In the early part of his career, Alfred Hitchcock was widely considered to be Britain's best film director. Silent films such as The Lodger (1926), The Ring (1927) and The Farmer's Wife (1928) were greeted with great enthusiasm by critics, and, at a time of expansion and increasing optimism for the British film industry, they were heralded as evidence that British films had reached an international standard of artistry. In 1929, Blackmail was hailed by British critics as a film which used sound and dialogue with more flair and imagination than any Hollywood or European film of the time. And in the mid-1930s, Hitchcock's The 39 Steps (1935) and The Lady Vanishes (1938) reinvigorated the thriller genre with their fast pace and distinctively British sense of wit and irony.
Hitchcock was thus an admired and prominent figure in British film culture, so much so that a newspaper report on the premiere of The 39 Steps in 1935 could affectionately refer to him as 'the Buddha of British films'. In the wake of his departure for Hollywood in 1939, however, his centrality within British film culture quickly waned.
After the outbreak of the Second World War he was one of those accused in the British press as having 'gone with the wind up' to Hollywood. Throughout the 1940s and 1950s, British critics favoured realism above all else, and they looked with disdain upon the Hollywood glamour and opulence that characterises much of Hitchcock's work during this time.
In the 1960s and 1970s, when auteurist critics celebrated Hitchcock's films, it was mainly the Hollywood Hitchcock that they admired, and these (largely American and French) critics had little interest in his British films. Of course Hitchcock's public persona in his later years was still very closely associated with his English background, as his appearances on the Alfred Hitchcock Presents television programmes demonstrate. But his dark suits, careful formality, deadpan irony and macabre humour seemed to be the contrivances of a long time expatriate.
It can be surprising, then, to discover the esteem that Hitchcock enjoyed in his native country during his first dozen years as a director. When The Lodger was first shown in 1926, it was declared to be a masterpiece and its director was proclaimed as a youthful genius. Hitchcock was already twenty-seven years old at the time, but his rise does seem to have been remarkable.
He had been born on the eastern edge of London, in Leytonstone, Essex, on 13 August 1899, and his family lived above their greengrocers shop on Leytonstone High Road and later in the East End neighbourhoods of Poplar and Stepney. He left school at the age of fourteen, and worked as a clerk at the Henley Telegraph Company and took evening lessons in draughtsmanship and drawing at the University of London. In 1919, these skills enabled him to get a job as a title card designer with the American production company Famous Players-Lasky when it began making films in a converted power station in Islington.
The Americans did not stay long in Islington, but Hitchcock's ascent quickened when the studio was taken over by Michael Balcon's Gainsborough Pictures in 1924. Balcon allowed Hitchcock to work at an array of jobs for Gainsborough: as a set designer, scenario writer, editor and as the assistant director to Graham Cutts, who was then Gainsborough's top director.
In 1925, Hitchcock was given his own directorial assignments with The Pleasure Garden and The Mountain Eagle, both of which were filmed in Munich's Emelka Studios as part of a co-production deal between Gainsborough and the German producer Erich Pommer. Neither film garnered much attention, and it was not until the release of his third film, The Lodger, that both the critics and the public took notice of Hitchcock.

Stated problem 1:
Gather every line of the entries below that contains the string "pixel", matching case exactly.

Given records:
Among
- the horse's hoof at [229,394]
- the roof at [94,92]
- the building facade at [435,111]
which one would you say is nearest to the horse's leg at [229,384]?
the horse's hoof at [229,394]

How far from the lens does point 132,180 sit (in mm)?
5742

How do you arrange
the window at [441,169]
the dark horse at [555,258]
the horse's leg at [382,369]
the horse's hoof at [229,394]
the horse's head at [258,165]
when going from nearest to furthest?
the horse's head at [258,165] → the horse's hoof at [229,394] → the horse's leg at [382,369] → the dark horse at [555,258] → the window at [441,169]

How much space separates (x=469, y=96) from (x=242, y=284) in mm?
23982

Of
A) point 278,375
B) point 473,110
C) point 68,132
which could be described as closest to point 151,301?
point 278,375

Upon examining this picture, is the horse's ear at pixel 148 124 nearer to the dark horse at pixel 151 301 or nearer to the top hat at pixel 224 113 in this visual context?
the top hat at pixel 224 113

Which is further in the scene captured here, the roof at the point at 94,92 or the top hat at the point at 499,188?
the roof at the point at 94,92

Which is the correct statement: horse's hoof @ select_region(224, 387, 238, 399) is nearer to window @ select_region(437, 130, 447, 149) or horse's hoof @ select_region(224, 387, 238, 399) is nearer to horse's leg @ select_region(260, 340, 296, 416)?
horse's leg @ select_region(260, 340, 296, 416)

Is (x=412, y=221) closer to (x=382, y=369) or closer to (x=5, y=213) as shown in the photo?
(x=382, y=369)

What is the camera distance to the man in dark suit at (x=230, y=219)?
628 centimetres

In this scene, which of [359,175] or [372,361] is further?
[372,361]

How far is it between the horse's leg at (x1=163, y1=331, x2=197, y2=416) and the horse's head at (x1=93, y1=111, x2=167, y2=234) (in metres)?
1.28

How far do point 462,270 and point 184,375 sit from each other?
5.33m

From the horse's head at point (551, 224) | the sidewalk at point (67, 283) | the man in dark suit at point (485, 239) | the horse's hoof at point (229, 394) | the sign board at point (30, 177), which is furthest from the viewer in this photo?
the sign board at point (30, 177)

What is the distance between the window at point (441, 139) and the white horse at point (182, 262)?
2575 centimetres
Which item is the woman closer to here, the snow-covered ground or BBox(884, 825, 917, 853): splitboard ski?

Stated problem 2:
Set down the passage on Hitchcock's British career word for word, everything from "It can be surprising, then, to" down to "have been remarkable.".

Task output 1:
Upon examining this picture, is the horse's ear at pixel 148 124 nearer to the dark horse at pixel 151 301 or nearer to the top hat at pixel 224 113 in this visual context?
the top hat at pixel 224 113

Task output 2:
It can be surprising, then, to discover the esteem that Hitchcock enjoyed in his native country during his first dozen years as a director. When The Lodger was first shown in 1926, it was declared to be a masterpiece and its director was proclaimed as a youthful genius. Hitchcock was already twenty-seven years old at the time, but his rise does seem to have been remarkable.